君とサヨナラする日1-2
この部屋で久留米と三人で酒を飲みながら騒いでいたら、隣の部屋から壁をガンガン蹴る音が聞こえてきて、みんなで気まずそうに顔を合わせながらも小さく笑い合った。
芽衣子と恋人になってから初めてこの部屋に泊まった日、お互い初めてでもないくせに、なんだか照れくさくてぎこちなくて、変に緊張しながら抱き合ったっけ。

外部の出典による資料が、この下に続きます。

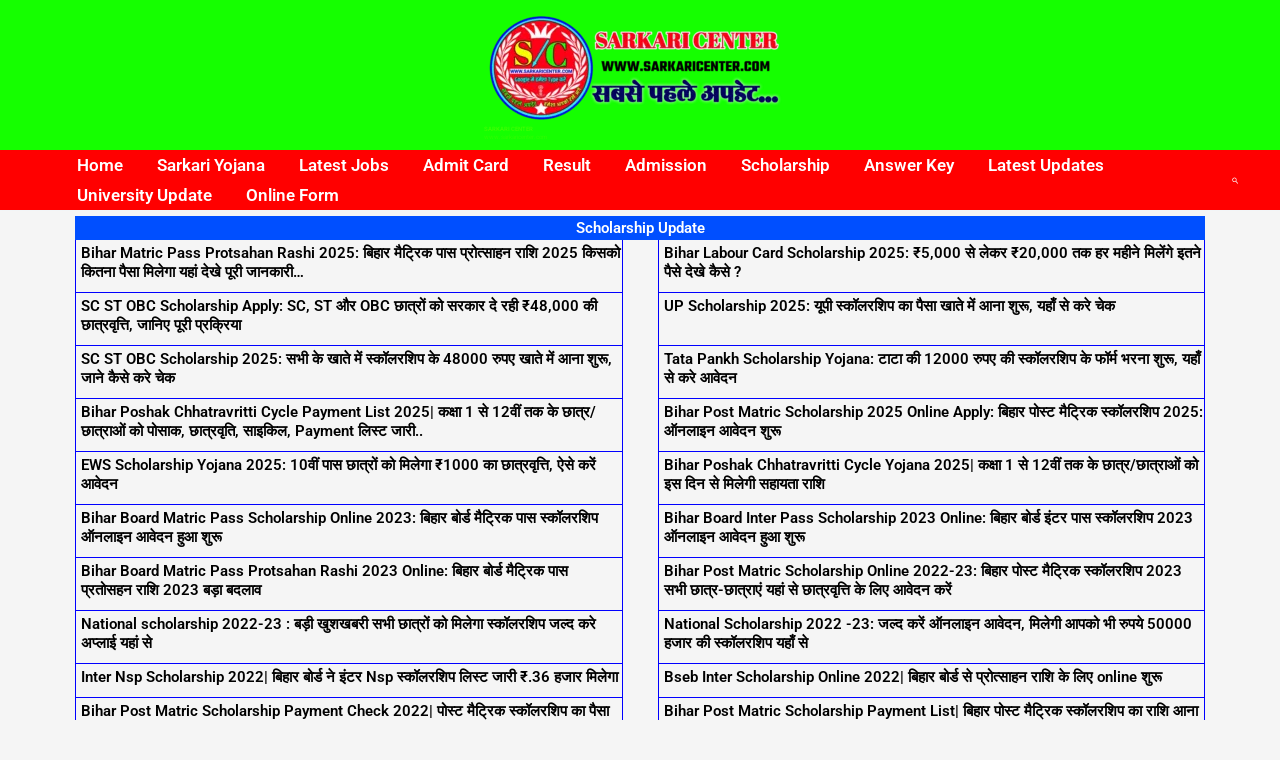

--- FILE ---
content_type: text/css; charset=UTF-8
request_url: https://sarkaricenter.com/wp-content/uploads/elementor/css/post-22.css?ver=1751332927
body_size: 470
content:
.elementor-22 .elementor-element.elementor-element-b695a33 > .elementor-element-populated{margin:5px 5px 5px 5px;--e-column-margin-right:5px;--e-column-margin-left:5px;padding:0px 0px 0px 0px;}.elementor-widget-heading .elementor-heading-title{font-family:var( --e-global-typography-primary-font-family ), Sans-serif;font-weight:var( --e-global-typography-primary-font-weight );color:var( --e-global-color-primary );}.elementor-22 .elementor-element.elementor-element-49385c4 > .elementor-widget-container{background-color:#004FFF;margin:0px 0px 0px 0px;padding:0px 0px 0px 0px;}.elementor-22 .elementor-element.elementor-element-49385c4{text-align:center;}.elementor-22 .elementor-element.elementor-element-49385c4 .elementor-heading-title{color:#FFFFFF;}.elementor-widget-posts .elementor-button{background-color:var( --e-global-color-accent );font-family:var( --e-global-typography-accent-font-family ), Sans-serif;font-weight:var( --e-global-typography-accent-font-weight );}.elementor-widget-posts .elementor-post__title, .elementor-widget-posts .elementor-post__title a{color:var( --e-global-color-secondary );font-family:var( --e-global-typography-primary-font-family ), Sans-serif;font-weight:var( --e-global-typography-primary-font-weight );}.elementor-widget-posts .elementor-post__meta-data{font-family:var( --e-global-typography-secondary-font-family ), Sans-serif;font-weight:var( --e-global-typography-secondary-font-weight );}.elementor-widget-posts .elementor-post__excerpt p{font-family:var( --e-global-typography-text-font-family ), Sans-serif;font-weight:var( --e-global-typography-text-font-weight );}.elementor-widget-posts .elementor-post__read-more{color:var( --e-global-color-accent );}.elementor-widget-posts a.elementor-post__read-more{font-family:var( --e-global-typography-accent-font-family ), Sans-serif;font-weight:var( --e-global-typography-accent-font-weight );}.elementor-widget-posts .elementor-post__card .elementor-post__badge{background-color:var( --e-global-color-accent );font-family:var( --e-global-typography-accent-font-family ), Sans-serif;font-weight:var( --e-global-typography-accent-font-weight );}.elementor-widget-posts .elementor-pagination{font-family:var( --e-global-typography-secondary-font-family ), Sans-serif;font-weight:var( --e-global-typography-secondary-font-weight );}.elementor-widget-posts .e-load-more-message{font-family:var( --e-global-typography-secondary-font-family ), Sans-serif;font-weight:var( --e-global-typography-secondary-font-weight );}.elementor-22 .elementor-element.elementor-element-de14dc4{--grid-row-gap:0px;--grid-column-gap:35px;}.elementor-22 .elementor-element.elementor-element-de14dc4 > .elementor-widget-container{margin:-20px 0px 0px 0px;}.elementor-22 .elementor-element.elementor-element-de14dc4 .elementor-post{border-style:solid;border-width:0px 1px 1px 1px;border-radius:0px;padding:03px 0px 3px 5px;border-color:#0100FF;}.elementor-22 .elementor-element.elementor-element-de14dc4 .elementor-post__text{padding:1px 0px 0px 0px;}.elementor-22 .elementor-element.elementor-element-de14dc4 .elementor-post__title, .elementor-22 .elementor-element.elementor-element-de14dc4 .elementor-post__title a{color:#000000;font-family:"Roboto", Sans-serif;font-size:15px;font-weight:600;}.elementor-22 .elementor-element.elementor-element-de14dc4 .elementor-post__title{margin-bottom:7px;}.elementor-22 .elementor-element.elementor-element-de14dc4 .elementor-pagination{text-align:center;}body:not(.rtl) .elementor-22 .elementor-element.elementor-element-de14dc4 .elementor-pagination .page-numbers:not(:first-child){margin-left:calc( 10px/2 );}body:not(.rtl) .elementor-22 .elementor-element.elementor-element-de14dc4 .elementor-pagination .page-numbers:not(:last-child){margin-right:calc( 10px/2 );}body.rtl .elementor-22 .elementor-element.elementor-element-de14dc4 .elementor-pagination .page-numbers:not(:first-child){margin-right:calc( 10px/2 );}body.rtl .elementor-22 .elementor-element.elementor-element-de14dc4 .elementor-pagination .page-numbers:not(:last-child){margin-left:calc( 10px/2 );}@media(max-width:767px){.elementor-22 .elementor-element.elementor-element-b695a33{width:100%;}}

芽衣子の作った下手くそな料理に文句言いながらも全部食べたり、俺が観ていたナイターを、芽衣子は“つまんない”と言って無理矢理お笑い番組にチャンネルを替えたことからちょっとした喧嘩に発展したこともあった。
浮気がバレて逆ギレして、芽衣子に何度も手をあげたことは後悔してもしきれない。
俺が愛していたのは芽衣子だけだともっと早く気付いていたら、今もこの部屋で二人で過ごせていたかもしれないのに。
それでも、俺達はたくさんの大切な思い出と後悔が残るこの部屋を出て、それぞれの道を歩いて行かなくてはいけないのだ。
「こちらこそ、今までホントにありがとな」
芽衣子には届かないけれど、俺は彼女に数え切れないほどの感謝の気持ちを込めて礼を言った。
芽衣子はゆっくり頭を再び上げ、小さく微笑んでから玄関の扉を開け、ガチャリと錠を落とした。
その音だけが、いつまでもいつまでも俺の耳から離れなかった。